WPRU-LP
- Last logo used from January 1, 2013, until November 1, 2014
- Aguadilla, Puerto Rico;
- Channels: Analog: 20 (UHF);

Programming
- Affiliations: Defunct

Ownership
- Owner: Caribbean Broadcasting Network
- Sister stations: WSJP-LD

History
- First air date: January 16, 2004
- Last air date: November 1, 2014; (10 years, 289 days); (license canceled January 14, 2021);
- Former call signs: W20CF (2002–2004)
- Former affiliations: ABC (2004–2014)
- Call sign meaning: Puerto Rico UHF

Technical information
- Licensing authority: FCC
- Facility ID: 127514
- ERP: 5 kW

Links
- Public license information: LMS

= WPRU-LP =

Television station in Aguadilla, Puerto Rico (2004–2014)
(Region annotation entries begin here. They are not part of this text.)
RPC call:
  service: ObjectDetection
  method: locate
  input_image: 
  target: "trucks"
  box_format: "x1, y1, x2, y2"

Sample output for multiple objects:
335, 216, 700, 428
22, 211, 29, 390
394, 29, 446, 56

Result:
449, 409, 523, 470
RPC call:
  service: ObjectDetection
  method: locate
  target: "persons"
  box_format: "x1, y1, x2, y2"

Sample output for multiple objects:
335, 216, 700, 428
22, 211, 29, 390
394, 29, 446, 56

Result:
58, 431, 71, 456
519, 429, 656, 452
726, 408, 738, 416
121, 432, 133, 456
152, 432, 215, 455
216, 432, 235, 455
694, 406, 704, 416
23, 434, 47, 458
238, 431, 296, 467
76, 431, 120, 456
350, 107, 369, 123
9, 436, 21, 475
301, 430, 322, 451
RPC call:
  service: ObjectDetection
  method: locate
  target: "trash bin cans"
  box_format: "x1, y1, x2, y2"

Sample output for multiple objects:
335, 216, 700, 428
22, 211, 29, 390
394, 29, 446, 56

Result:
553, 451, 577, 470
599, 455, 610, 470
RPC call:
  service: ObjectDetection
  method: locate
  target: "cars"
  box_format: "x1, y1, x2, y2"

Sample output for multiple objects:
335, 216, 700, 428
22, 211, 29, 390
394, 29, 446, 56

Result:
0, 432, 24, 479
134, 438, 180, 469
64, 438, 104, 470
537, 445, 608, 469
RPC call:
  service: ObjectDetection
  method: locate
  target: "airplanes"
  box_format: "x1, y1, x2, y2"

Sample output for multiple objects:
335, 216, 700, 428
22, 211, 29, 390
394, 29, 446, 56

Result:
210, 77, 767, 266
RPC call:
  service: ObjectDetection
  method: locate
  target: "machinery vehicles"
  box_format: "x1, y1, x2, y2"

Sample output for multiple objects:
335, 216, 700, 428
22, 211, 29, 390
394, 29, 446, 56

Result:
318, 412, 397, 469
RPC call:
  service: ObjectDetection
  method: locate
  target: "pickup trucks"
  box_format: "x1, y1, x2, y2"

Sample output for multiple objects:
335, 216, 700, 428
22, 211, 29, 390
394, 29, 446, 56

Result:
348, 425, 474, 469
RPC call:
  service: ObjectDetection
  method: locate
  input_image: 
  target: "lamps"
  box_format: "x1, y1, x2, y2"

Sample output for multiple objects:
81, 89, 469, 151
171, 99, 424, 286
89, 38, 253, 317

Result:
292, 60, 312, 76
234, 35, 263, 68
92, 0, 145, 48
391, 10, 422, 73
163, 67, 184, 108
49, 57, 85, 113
WPRU-LP (channel 20) was a low-power television station in Aguadilla, Puerto Rico, affiliated with ABC and owned by the Caribbean Broadcasting Network.

==History==
The channel was launched in 2004.

The station did not produce its own local newscasts.

In September 2014, it was announced that ABC would move to WORA-TV on November 1 as a new subchannel. In late 2019, the ABC affiliation moved to the main channel of WORA-DT, after Telemundo discontinued its WKAQ-TV repeater on WORA-TV.

The station has been silent since January 2014. From that point until the ABC affiliation ended, it continued broadcasting on channel 18.1 of sister station WSJP-LD. At some point on March 20, 2015, WSJP-LD removed its simulcast of WORA-DT2/ABC 5 from 18.1 and moved its third subchannel to 18.1 from 18.3 to replace it.

Caribbean Broadcasting Network surrendered WPRU-LP's license to the Federal Communications Commission on January 14, 2021, who cancelled it the same day.